Table 7 also shows that local communities already benefit substantially from forest goods and services. In particular, fuelwood and other NTFPs can account for a substantial fraction of local community income. Communities could benefit further from the monetization of carbon storage and sequestration flows through private carbon trades and/or trades as envisaged in the flexibility mechanisms of the Kyoto Protocol. The same is true of market creation in watershed protection benefits, as shown in Costa Rica's Forest Law of 1996, and in the formalisation of intellectual property rights in genetic information under the Convention on Biological Diversity. Local communities might therefore be beneficiaries of processes designed to appropriate the benefits from forest non-market values. [Check comments]. The inverse of this proposition is also true - they are likely to be the major losers from processes that continue to convert forest land.
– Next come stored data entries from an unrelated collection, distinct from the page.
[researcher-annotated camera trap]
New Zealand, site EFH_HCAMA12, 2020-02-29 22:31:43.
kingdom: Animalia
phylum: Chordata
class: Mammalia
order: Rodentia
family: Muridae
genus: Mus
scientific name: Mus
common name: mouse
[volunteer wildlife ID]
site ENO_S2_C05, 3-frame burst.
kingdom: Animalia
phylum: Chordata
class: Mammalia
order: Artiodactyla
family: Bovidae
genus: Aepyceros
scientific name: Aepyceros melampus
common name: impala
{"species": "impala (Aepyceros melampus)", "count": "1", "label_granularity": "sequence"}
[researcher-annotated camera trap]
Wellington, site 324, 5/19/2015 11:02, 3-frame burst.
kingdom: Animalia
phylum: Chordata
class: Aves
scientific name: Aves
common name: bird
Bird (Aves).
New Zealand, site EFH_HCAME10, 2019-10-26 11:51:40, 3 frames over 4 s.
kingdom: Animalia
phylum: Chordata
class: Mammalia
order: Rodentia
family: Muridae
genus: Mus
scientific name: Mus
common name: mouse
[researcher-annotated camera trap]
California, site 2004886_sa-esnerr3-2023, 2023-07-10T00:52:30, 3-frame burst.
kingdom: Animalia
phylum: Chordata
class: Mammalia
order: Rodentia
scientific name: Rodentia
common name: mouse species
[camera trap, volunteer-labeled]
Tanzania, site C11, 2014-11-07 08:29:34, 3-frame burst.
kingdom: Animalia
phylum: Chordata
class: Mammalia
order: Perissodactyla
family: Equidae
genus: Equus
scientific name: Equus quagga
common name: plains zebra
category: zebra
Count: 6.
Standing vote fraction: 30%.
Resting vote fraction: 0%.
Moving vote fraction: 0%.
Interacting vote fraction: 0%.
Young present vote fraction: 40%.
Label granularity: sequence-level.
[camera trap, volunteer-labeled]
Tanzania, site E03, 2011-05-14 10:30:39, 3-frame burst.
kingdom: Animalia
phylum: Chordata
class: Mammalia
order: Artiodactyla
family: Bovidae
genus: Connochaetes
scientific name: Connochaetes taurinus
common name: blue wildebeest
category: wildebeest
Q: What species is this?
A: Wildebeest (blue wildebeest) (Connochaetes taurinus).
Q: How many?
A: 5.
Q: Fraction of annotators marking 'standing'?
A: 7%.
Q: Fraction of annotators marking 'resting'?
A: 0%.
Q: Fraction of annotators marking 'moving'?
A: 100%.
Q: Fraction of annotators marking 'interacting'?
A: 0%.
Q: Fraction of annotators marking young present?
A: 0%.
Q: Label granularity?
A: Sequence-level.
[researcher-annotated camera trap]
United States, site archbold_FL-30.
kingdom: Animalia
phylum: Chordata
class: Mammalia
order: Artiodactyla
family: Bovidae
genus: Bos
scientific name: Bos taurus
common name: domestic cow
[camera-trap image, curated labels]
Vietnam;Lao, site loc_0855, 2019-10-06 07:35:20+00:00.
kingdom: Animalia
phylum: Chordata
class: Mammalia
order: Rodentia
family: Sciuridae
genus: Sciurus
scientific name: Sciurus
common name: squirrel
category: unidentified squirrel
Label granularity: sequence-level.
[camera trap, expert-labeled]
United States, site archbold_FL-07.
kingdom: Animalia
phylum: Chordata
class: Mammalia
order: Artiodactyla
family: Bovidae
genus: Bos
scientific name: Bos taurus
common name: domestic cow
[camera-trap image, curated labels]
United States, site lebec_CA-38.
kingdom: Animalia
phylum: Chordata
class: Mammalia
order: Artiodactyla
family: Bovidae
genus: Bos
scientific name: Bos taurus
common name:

However, there are many potential negative impacts with these flexibility mechanisms, such as displacement of indigenous peoples and local communities from their lands, forest destruction, denial of land and land use rights, commercialization and monetization without corresponding development opportunities.
Development of a CBD action plan for FBD should include a thorough stakeholder analysis at global level, in order to ensure that the interests and potential contributions of different key groups and organizations are appropriately and fully taken into account.